Around 66 million years ago, the dinosaurs' rule on planet came to a fiery end when a 10-mile-wide asteroid struck Earth off Mexico's coast. The change triggered a drastic temperature shift that saw loads of garbage plowed through the atmosphere for hundreds of years, shutting out the Light.
The dinosaurs died out as a result, giving way to tiny creatures that would finally conquer the planet.
It was largely assumed that when the comet was just the icing on the cake when it comes to the dinosaurs' disappearance, as scholars had claimed they were still dying out. But a recent study finds otherwise.
A study by the University of Bath and the Museum of Natural History has shown that if it was not for the comet, the dinosaurs would have managed to "thrive" on Earth.

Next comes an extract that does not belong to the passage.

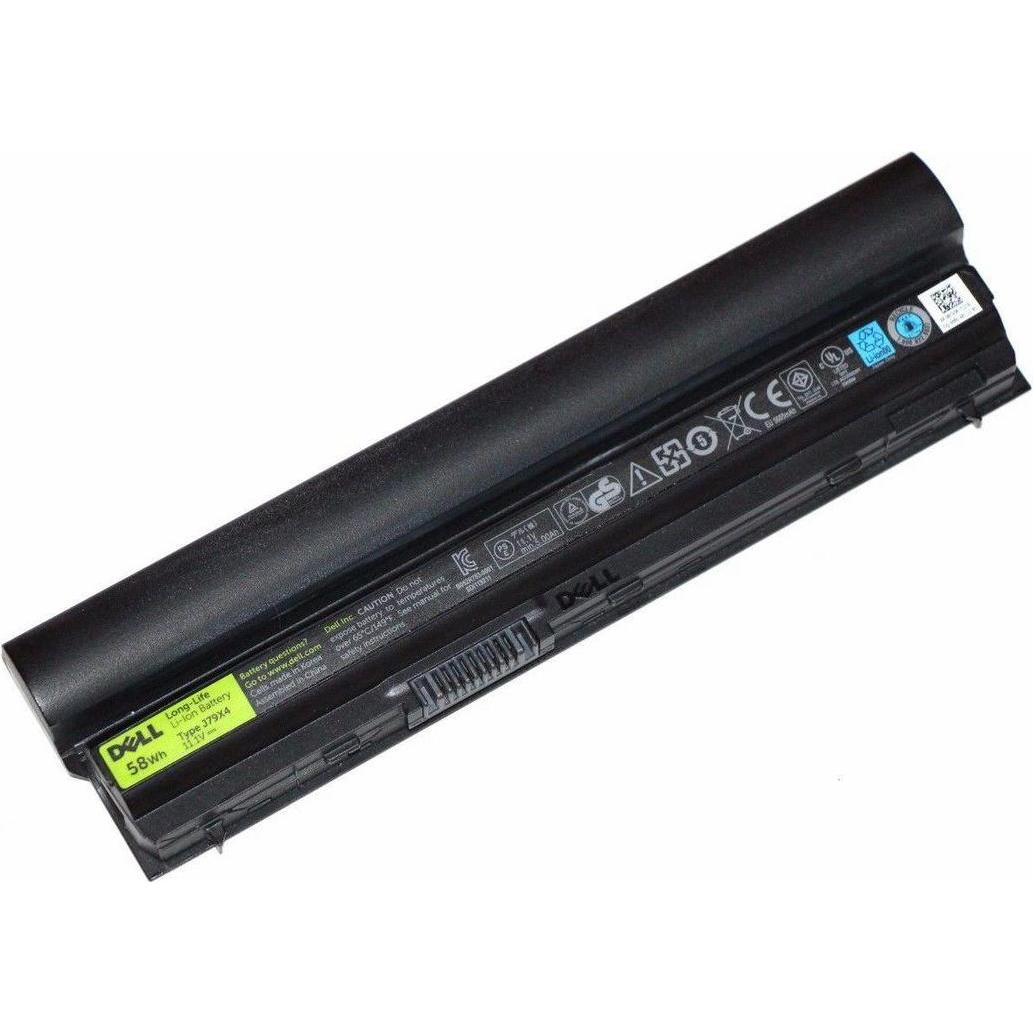 Dell Battery 58W, Notebook Akku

Researchers had published their results in the journal The Royal Society Open Science on Tuesday.
Dinosaurs Could Have Thrived Today
The researchers studied the evidence from several separate family trees of dinosaurs and used mathematical modeling to see if they survived until the asteroid attack.
They learned the dinosaurs were thriving, and they displayed no indication of letting go of their global supremacy.
"What we found is that the dinosaurs were still dominant, they were still widespread and still doing really well," Joe Bonsor, a PhD student at the Natural History Museum, said.
"If the asteroid impact had never happened then they might not have died out and they would have continued," Bonsor added.
Certain dinosaurs were doing better than others, such as hadrosaurs and the "thriving" horned ceratopsians.
These dinosaurs, including the tyrannosaurs, were the victims of great predators.
More Supporting Studies Needed
The study suggests that the earlier studies reached this inference by modeling dinosaur family trees based on previous fossil records, DailyMail reported.
Based on the fossil record, experts believed that dinosaurs were dying out. Though, not all that dies becomes fossilized. Hence, the team had to look at the larger dinosaur family trees and extrapolate results.
"Previous studies done by others have used various methods to [conclude] that dinosaurs would have died out anyway, as they were in decline towards the end of the Cretaceous period," Bonsor said.
Lack of evidence can also imply a reduction in biodiversity, although this does not represent the truth at the moment.
The whole aspect of what we're thinking is that we don't have enough evidence to determine what was going to happen to the dinosaurs either way. Instead, we have seen that no clear proof remains that they are dying out.
Alfio Alessandro Chiarenza, a paleontologist at Imperial College London who was not involved in the study, told CNN in an email that the research possibly introduces the largest dataset of evolutionary dinosaur trees ever and uses systematic techniques to look at diversification rates towards the end of the Mesozoic.
He noted that the study added weight to the claim that before the asteroid struck, non-avian dinosaurs were abundant, not diminishing.
"This is the way dinosaurs ended, not with a whimper but with a bang," Chiarenza said.